Saved data entries:
----------------

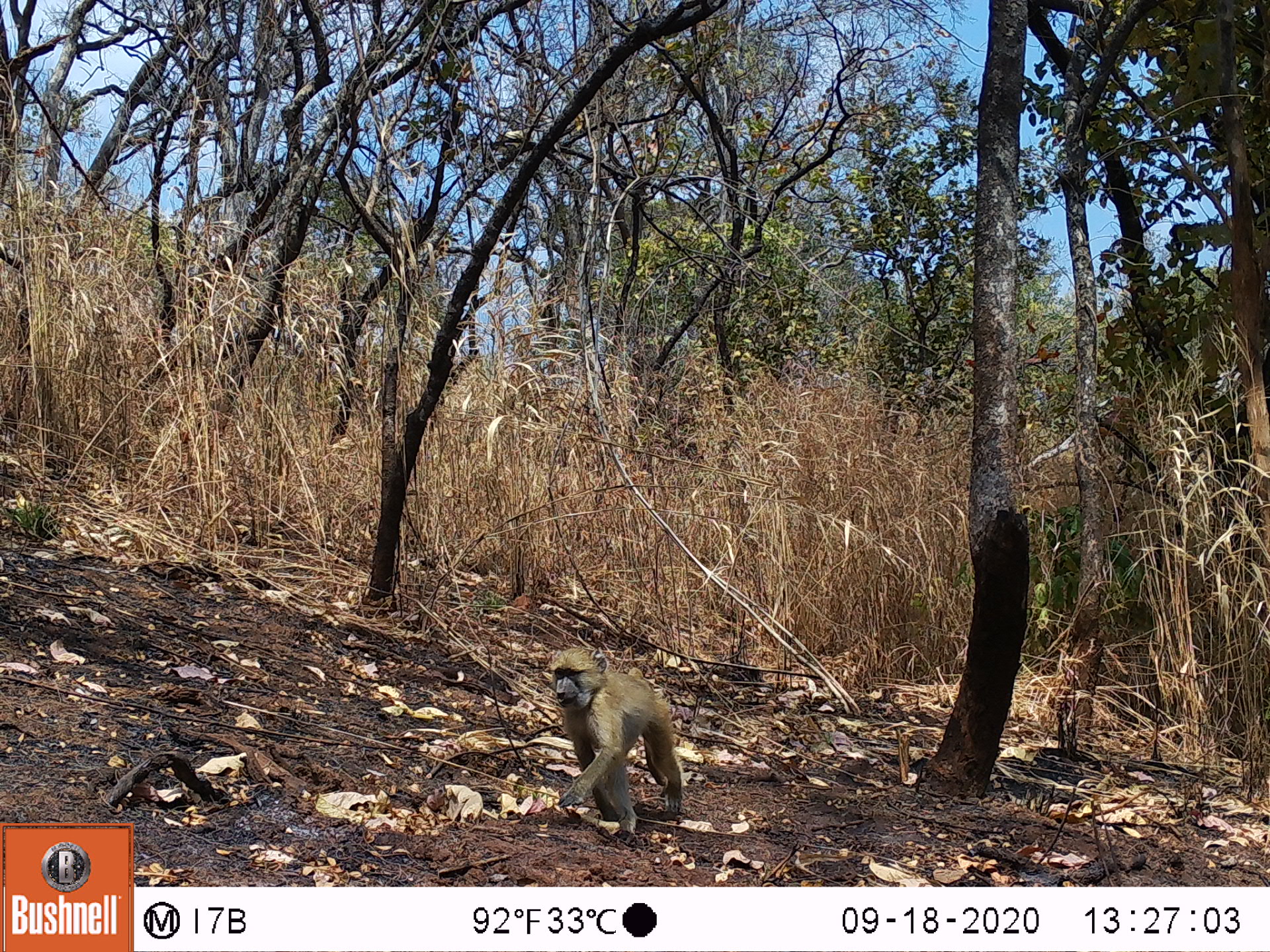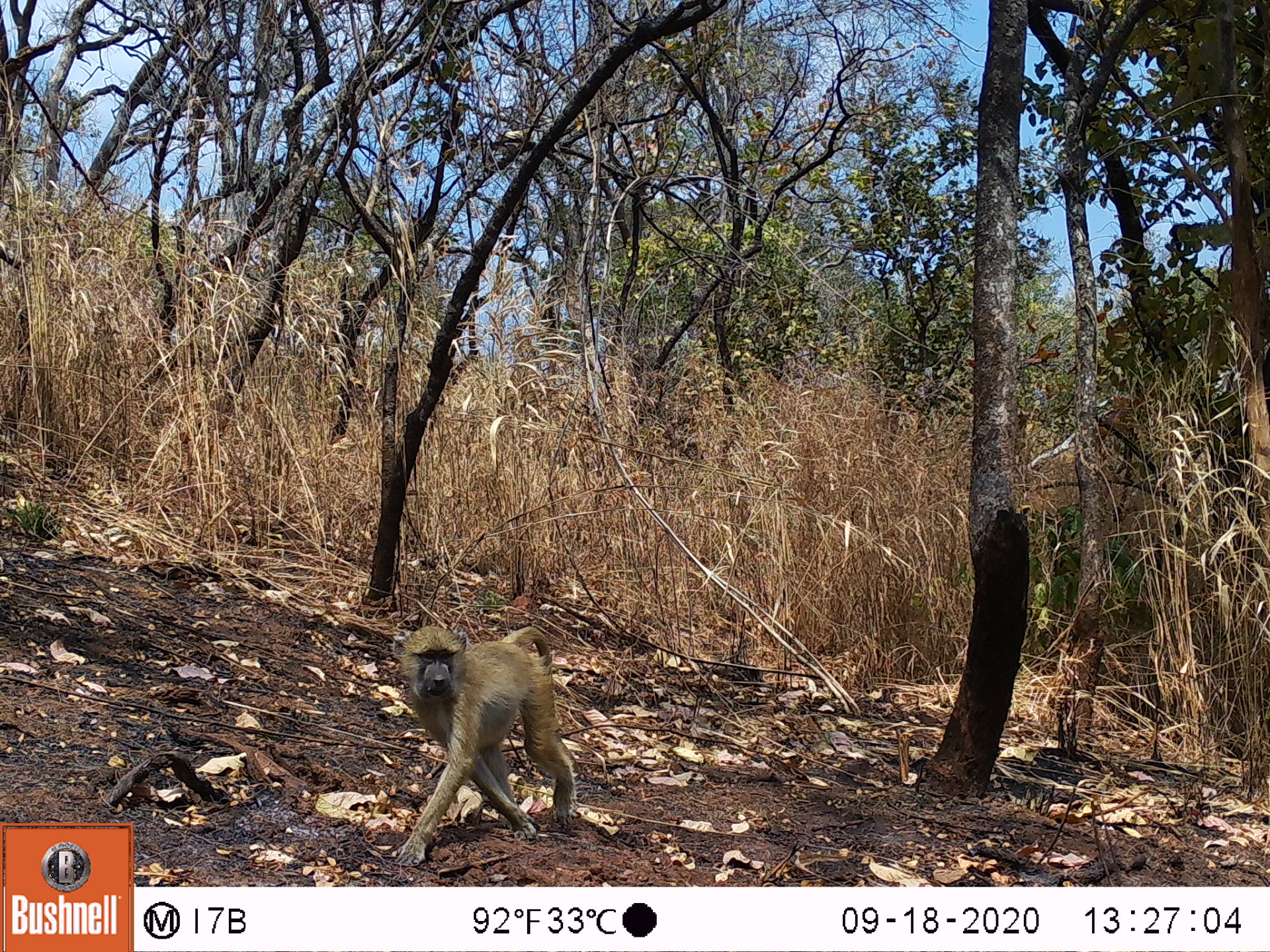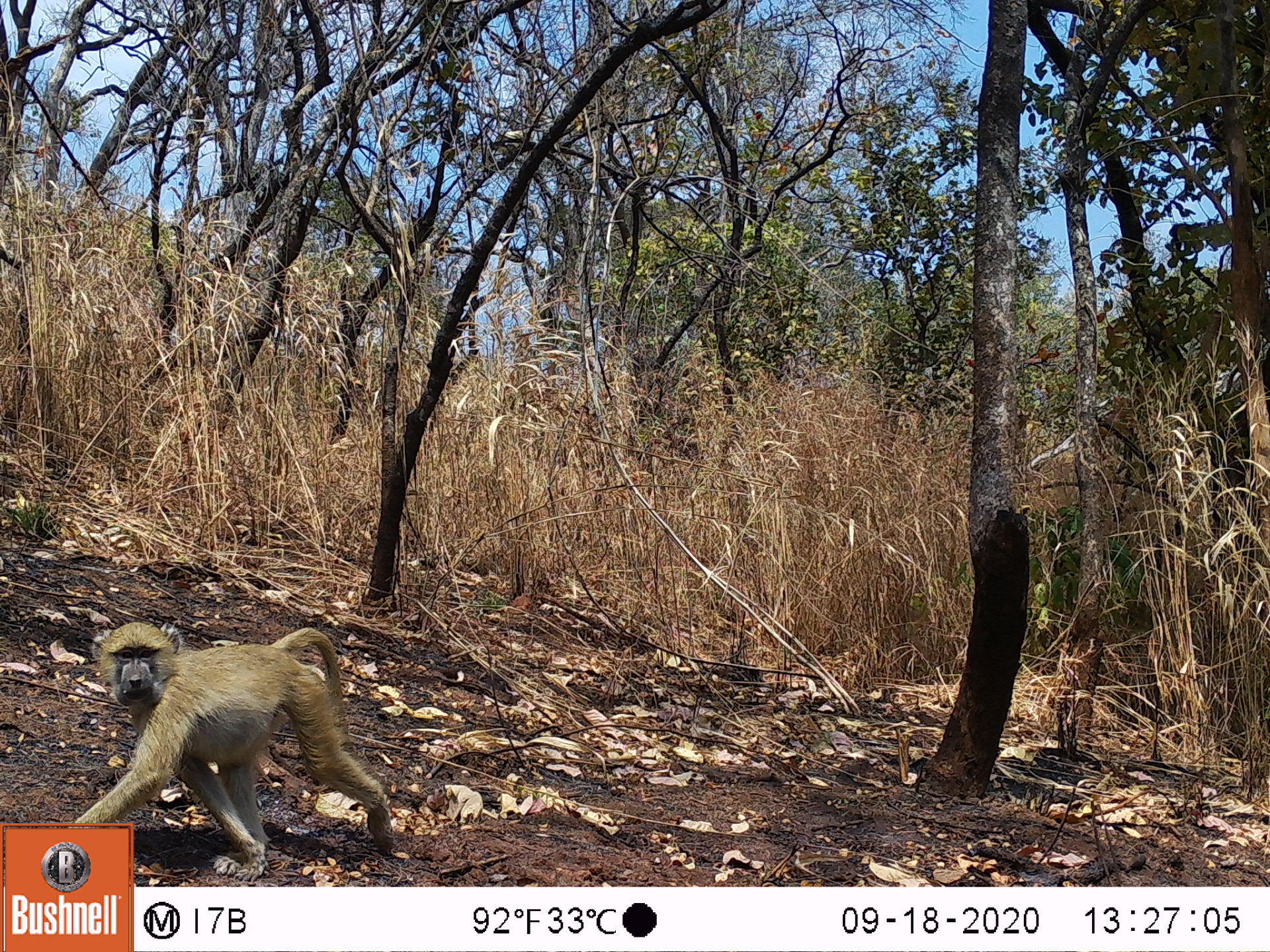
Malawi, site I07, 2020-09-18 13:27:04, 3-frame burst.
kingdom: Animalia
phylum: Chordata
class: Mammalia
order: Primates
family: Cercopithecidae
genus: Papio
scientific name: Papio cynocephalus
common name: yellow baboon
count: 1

----------------

**WORK ORDER**
Would you print all the entries again exactly, minus any pictures?

**SOLUTION FOR THIS TASK**
Malawi, site I07, 2020-09-18 13:27:04, 3-frame burst.
kingdom: Animalia
phylum: Chordata
class: Mammalia
order: Primates
family: Cercopithecidae
genus: Papio
scientific name: Papio cynocephalus
common name: yellow baboon
count: 1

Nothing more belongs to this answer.